The case for fossil fuels to begin to be phased out, such as reliance on coal-burning power stations, was the earliest to be reneged upon with very little change on the use and subsidies to coal as an energy source. Coal production has reached record levels in a number of countries.

Reducing deforestation was another key element in climate-friendly policies yet these too were sacrificed to the altar of capital. Barely was the ink dry on Indonesia’s signature, along with more than 100 countries, on a plan to stop cutting down trees on an industrial scale in under a decade, than Siti Nurbaya Bakar, its environment minister, was saying ‘forcing Indonesia to zero deforestation in 2030 is clearly inappropriate and unfair’ and that any deal could not halt economic growth.
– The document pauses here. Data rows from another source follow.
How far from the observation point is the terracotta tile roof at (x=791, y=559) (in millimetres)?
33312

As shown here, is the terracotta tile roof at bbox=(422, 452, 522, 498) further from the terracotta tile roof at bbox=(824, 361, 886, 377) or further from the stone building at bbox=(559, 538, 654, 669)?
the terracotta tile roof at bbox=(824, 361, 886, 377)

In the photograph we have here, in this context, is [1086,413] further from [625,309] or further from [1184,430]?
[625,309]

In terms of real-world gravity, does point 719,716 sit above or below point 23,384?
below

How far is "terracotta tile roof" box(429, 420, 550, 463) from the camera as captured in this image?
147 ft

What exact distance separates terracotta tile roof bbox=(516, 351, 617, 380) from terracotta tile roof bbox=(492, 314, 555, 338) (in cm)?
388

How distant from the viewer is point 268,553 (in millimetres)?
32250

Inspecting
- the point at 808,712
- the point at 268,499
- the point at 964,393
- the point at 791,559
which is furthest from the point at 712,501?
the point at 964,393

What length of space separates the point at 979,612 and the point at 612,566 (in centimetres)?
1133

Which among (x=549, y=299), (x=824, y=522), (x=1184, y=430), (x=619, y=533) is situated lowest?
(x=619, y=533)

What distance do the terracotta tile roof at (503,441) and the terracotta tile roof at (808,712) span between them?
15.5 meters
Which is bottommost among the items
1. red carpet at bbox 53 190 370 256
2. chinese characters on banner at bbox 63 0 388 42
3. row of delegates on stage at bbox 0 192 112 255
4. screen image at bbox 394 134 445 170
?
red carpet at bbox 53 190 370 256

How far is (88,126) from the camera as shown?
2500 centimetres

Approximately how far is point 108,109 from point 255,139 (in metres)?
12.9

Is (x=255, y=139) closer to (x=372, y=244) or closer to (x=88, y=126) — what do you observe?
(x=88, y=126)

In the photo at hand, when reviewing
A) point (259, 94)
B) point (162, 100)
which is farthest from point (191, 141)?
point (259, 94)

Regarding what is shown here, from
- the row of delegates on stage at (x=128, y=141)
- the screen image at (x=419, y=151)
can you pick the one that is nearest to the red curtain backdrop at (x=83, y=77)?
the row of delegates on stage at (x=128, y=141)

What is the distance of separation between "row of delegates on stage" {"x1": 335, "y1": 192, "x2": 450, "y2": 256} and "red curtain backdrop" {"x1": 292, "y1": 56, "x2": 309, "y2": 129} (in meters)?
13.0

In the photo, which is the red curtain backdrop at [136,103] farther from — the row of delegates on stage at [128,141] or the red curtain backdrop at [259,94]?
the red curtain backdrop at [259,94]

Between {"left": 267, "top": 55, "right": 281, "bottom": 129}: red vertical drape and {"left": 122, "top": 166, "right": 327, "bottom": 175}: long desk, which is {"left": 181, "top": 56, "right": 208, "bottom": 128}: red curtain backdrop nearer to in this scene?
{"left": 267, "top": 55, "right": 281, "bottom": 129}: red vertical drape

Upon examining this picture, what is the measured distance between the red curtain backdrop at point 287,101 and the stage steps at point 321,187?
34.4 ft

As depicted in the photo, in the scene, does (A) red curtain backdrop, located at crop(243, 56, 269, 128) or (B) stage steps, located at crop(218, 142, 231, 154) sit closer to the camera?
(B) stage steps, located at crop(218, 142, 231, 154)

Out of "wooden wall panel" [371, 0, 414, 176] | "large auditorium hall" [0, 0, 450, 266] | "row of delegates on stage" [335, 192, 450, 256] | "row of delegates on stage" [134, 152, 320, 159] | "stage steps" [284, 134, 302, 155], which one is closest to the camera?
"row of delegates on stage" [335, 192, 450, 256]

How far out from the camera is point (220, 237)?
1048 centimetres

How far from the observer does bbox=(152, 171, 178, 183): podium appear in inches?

Climate nationalism in the name of ‘national interest’ has resulted in so many loopholes in all the promises, pledges and policies to reach the 1.5C of the Paris Agreement, it has turned into a sieve. For all the language of it being a global problem, and requiring world action, we heard very little about doing away with the nation-state.

Previously, our detractors saw socialism as an answer for the far-off future and the reform of capitalism as realistic. They squabbled among themselves for what is the ‘better’ strategy but socialism simply did not appear on their radar. The Socialist Party’s message is utterly drowned out by continual capitalist media propaganda.

The second instalment of the Intergovernmental Panel on Climate Change (IPCC) sixth assessment report compiled by 270 scientists who assessed over 34,000 studies is described by Hoesung Lee, Chair of the IPCC, as ‘a dire warning about the consequences of inaction.’

The final sentence of the IPCC report reads: ‘The scientific evidence is unequivocal: climate change is a threat to human well-being and the health of the planet. Any further delay in concerted global action will miss a brief and rapidly closing window to secure a liveable future.’

Socialism, which our critics customarily presented as an unrealistic, utopian pipedream, can now begin to be acknowledged as the only alternative to the possible collapse of human civilisation. We need to stop centring attention on the false ‘solutions’ the wealthy and powerful are offering. Anything less than socialism is distracting smoke and mirrors.